The party of sixtysomethings at the back of the Islington Academy are the odd ones out in a crowd of teens and tweens who have queued for an hour to see WSTRN’s first London headline show. They’re the grandparents and older relatives of band member Louis Rei and their presence is evidence of the group’s determination to restore what they term “that feelgood quality” to R&B and hip-hop. This genially shambling set, triangulated by cascading harmonies, trap and reggae flourishes and a revolving door of guest stars, felt not just good but prescient.

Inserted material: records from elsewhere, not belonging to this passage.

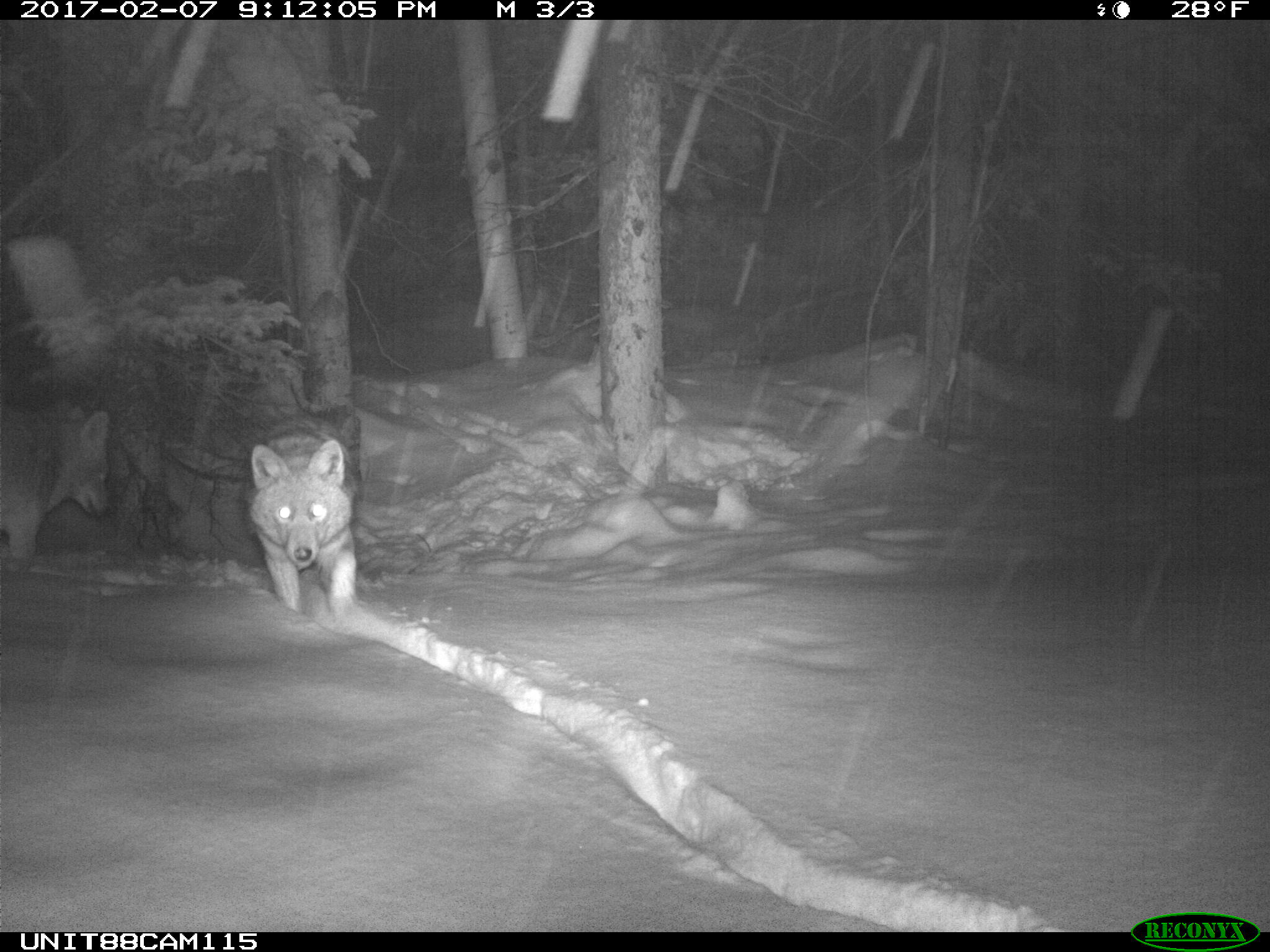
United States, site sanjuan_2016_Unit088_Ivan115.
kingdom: Animalia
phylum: Chordata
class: Mammalia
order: Carnivora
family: Canidae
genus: Canis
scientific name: Canis latrans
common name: coyote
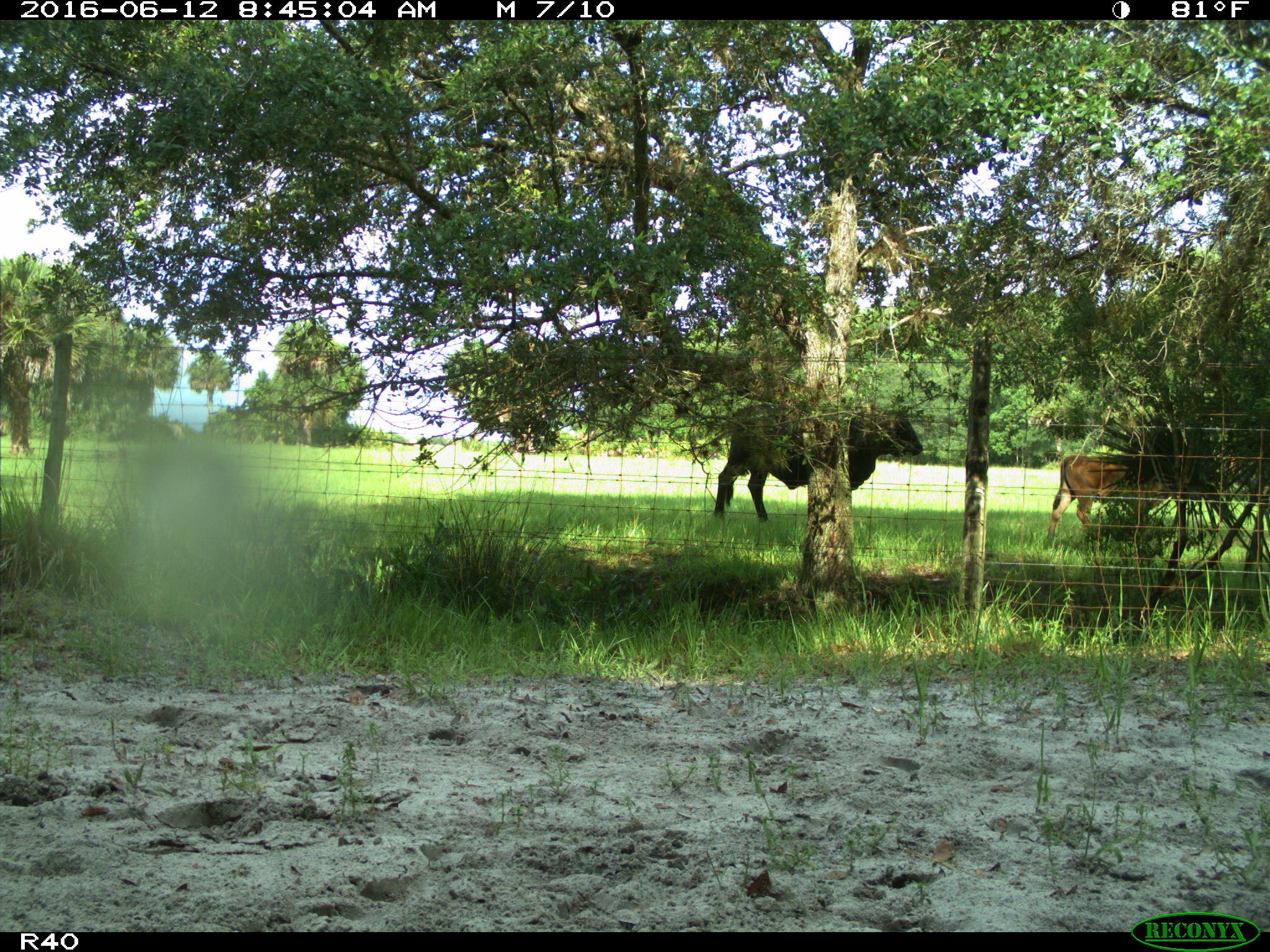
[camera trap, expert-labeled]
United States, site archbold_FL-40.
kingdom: Animalia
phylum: Chordata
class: Mammalia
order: Artiodactyla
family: Bovidae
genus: Bos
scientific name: Bos taurus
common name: domestic cow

Voted best newcomers at last weekend’s Mobo awards, the singing rappers from west London – who also include Akelle Charles and Haile – are prospering by claiming territory previously overlooked by UK hip-hop. Their sweet-natured single, In2, became Britain’s top-selling debut by a group last year, seducing not just grandparents but younger people, who succumbed to their boyband smoothness and just-hard-enough beats. Rei, a striking collection of long limbs who’s the fans’ clear favourite, and his bandmates style themselves as lovers rather than fighters; they’re even willing to be bested by women, as proved by brief, fierce freestyles with guests Sinéad Harnett and Letisha Gordon.
In a show that sometimes lacked direction, with strong songs like Come Down subjected to mass plundering by more guests – scenesters Krept and Konan and Yungen among them – WSTRN’s greenness was obvious. They have the ear of the tweens – and the grans – though, so don’t underestimate them.